Transcribe the entries word for word, beginning at the line that contains "view of parking" and ending at the line that contains "Antony Shadbolt showing", both ends included. Leave the pictures out of your answer.
-------- Task material --------
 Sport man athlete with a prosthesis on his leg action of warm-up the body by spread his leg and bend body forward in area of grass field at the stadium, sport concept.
--------
-------- Task material --------
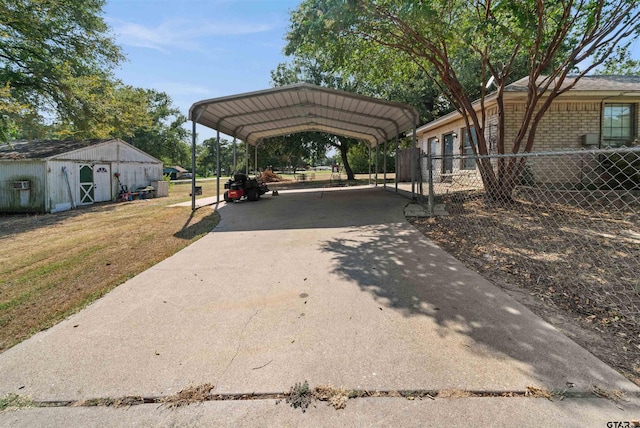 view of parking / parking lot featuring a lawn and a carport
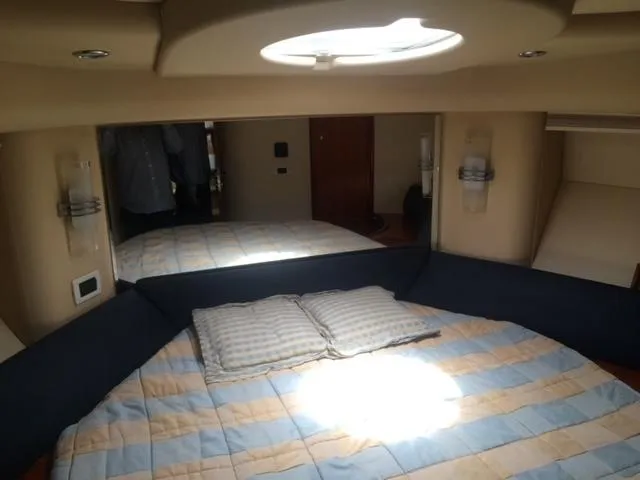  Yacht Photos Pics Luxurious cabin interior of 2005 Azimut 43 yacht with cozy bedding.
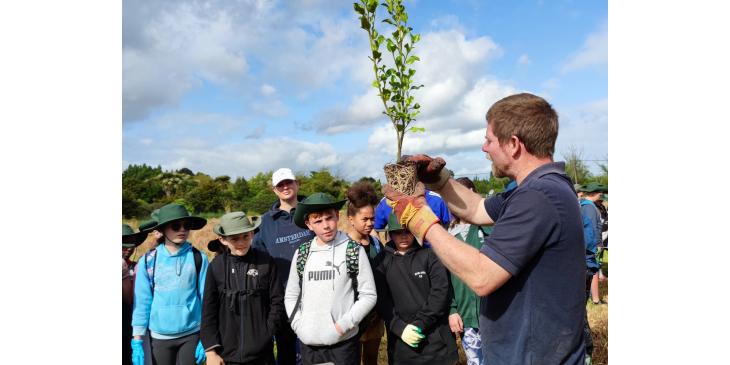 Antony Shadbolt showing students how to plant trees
--------
-------- Task material --------
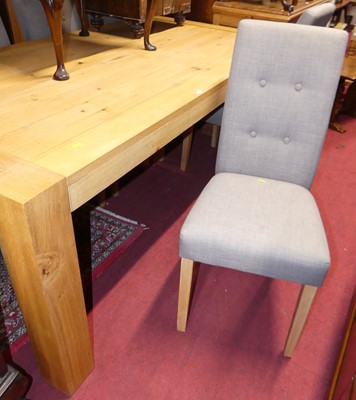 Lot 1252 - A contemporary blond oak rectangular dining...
--------
→ **Task answer**
 view of parking / parking lot featuring a lawn and a carport
  Yacht Photos Pics Luxurious cabin interior of 2005 Azimut 43 yacht with cozy bedding.
 Antony Shadbolt showing students how to plant trees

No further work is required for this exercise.